Tuesday, March 10, 2009

Love in the Time of Dengue

Bolivia is currently undergoing the worst outbreak of dengue fever in its history. Tens of thousands have been infected by this mosquito-borne disease. Dozens have died. Symptoms - including headache, severe joint pain, bleeding, vomiting, rash and fever - are nasty, and painful enough to earn dengue the nickname "breakbone fever." This plague is basically raging out of control in lowland Cochabamba and the eastern Bolivian provinces, as the government lacks the recources for effective insect control. There is no vaccine and there is no effective cure, more than rest and rehydration. Most victims of the disease recover after an excruciating week or so of enduring the symptoms. Some do not. And the annual rainy season has not yet finished.

We in the city of Cochabamba have been spared only because the mosquitos cannot survive at this altitude (@ 2500 meters or 8000 feet). As the clinical facilities in the lowlands have become overwhelmed, a number of dengue sufferers have been brought to local hospitals here. It is eerie to think that Villa Tunari, the lovely tropical town we love to visit, only 3 to 4 hours from here by car, but thousands of feet lower, is suffering these horrors.
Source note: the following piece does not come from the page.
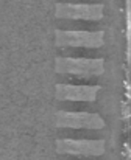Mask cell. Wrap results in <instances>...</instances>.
<instances>
[{"label":"cell","mask_w":131,"mask_h":160,"mask_svg":"<svg viewBox=\"0 0 131 160\" xmlns=\"http://www.w3.org/2000/svg\"><path fill=\"white\" fill-rule=\"evenodd\" d=\"M55 72L60 75L75 76H100L105 72L103 58H66L55 59Z\"/></svg>","instance_id":"obj_1"},{"label":"cell","mask_w":131,"mask_h":160,"mask_svg":"<svg viewBox=\"0 0 131 160\" xmlns=\"http://www.w3.org/2000/svg\"><path fill=\"white\" fill-rule=\"evenodd\" d=\"M105 44L103 31H55V45L64 47H84V48H100Z\"/></svg>","instance_id":"obj_2"},{"label":"cell","mask_w":131,"mask_h":160,"mask_svg":"<svg viewBox=\"0 0 131 160\" xmlns=\"http://www.w3.org/2000/svg\"><path fill=\"white\" fill-rule=\"evenodd\" d=\"M105 16L102 3H58L55 6V17L72 20H92L98 22Z\"/></svg>","instance_id":"obj_3"},{"label":"cell","mask_w":131,"mask_h":160,"mask_svg":"<svg viewBox=\"0 0 131 160\" xmlns=\"http://www.w3.org/2000/svg\"><path fill=\"white\" fill-rule=\"evenodd\" d=\"M55 124L58 128H70V129H103L105 120L98 113L92 112L58 110L55 117Z\"/></svg>","instance_id":"obj_4"},{"label":"cell","mask_w":131,"mask_h":160,"mask_svg":"<svg viewBox=\"0 0 131 160\" xmlns=\"http://www.w3.org/2000/svg\"><path fill=\"white\" fill-rule=\"evenodd\" d=\"M56 152L67 156H78V157H98L105 154V142L60 138L56 140Z\"/></svg>","instance_id":"obj_5"},{"label":"cell","mask_w":131,"mask_h":160,"mask_svg":"<svg viewBox=\"0 0 131 160\" xmlns=\"http://www.w3.org/2000/svg\"><path fill=\"white\" fill-rule=\"evenodd\" d=\"M100 86H75L58 82L55 86V98L60 101H87L92 103L97 100Z\"/></svg>","instance_id":"obj_6"}]
</instances>
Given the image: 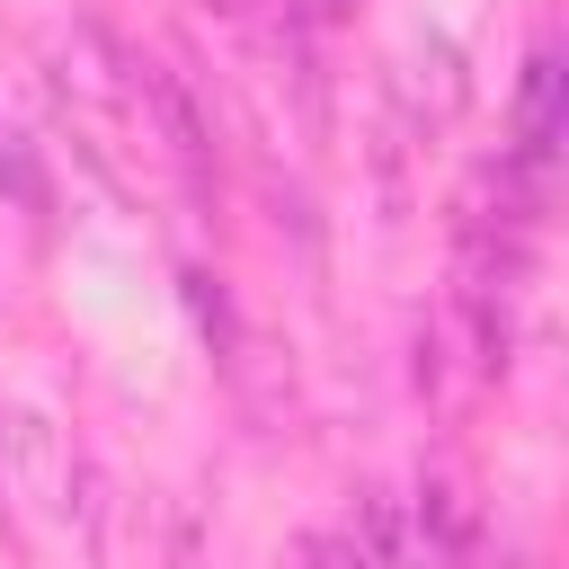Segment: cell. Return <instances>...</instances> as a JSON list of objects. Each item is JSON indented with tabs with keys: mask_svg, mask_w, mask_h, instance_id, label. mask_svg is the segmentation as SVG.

We are on a high mountain island formed by the eastern slopes of the Andes, above the rising tide of this tropical illness, lapping at our city like an infected malefic sea. As global warming proceeds, the mosquito habitat will extend higher into the mountains, eventually including the residents of this high valley. Then Cochabamba will no longer be "above it all."

Refuge of any sort - from plagues, environmental desecration or political oppression - is increasingly difficult to find in this world. Does that mean we can no longer hide from our problems, but must face and deal with them?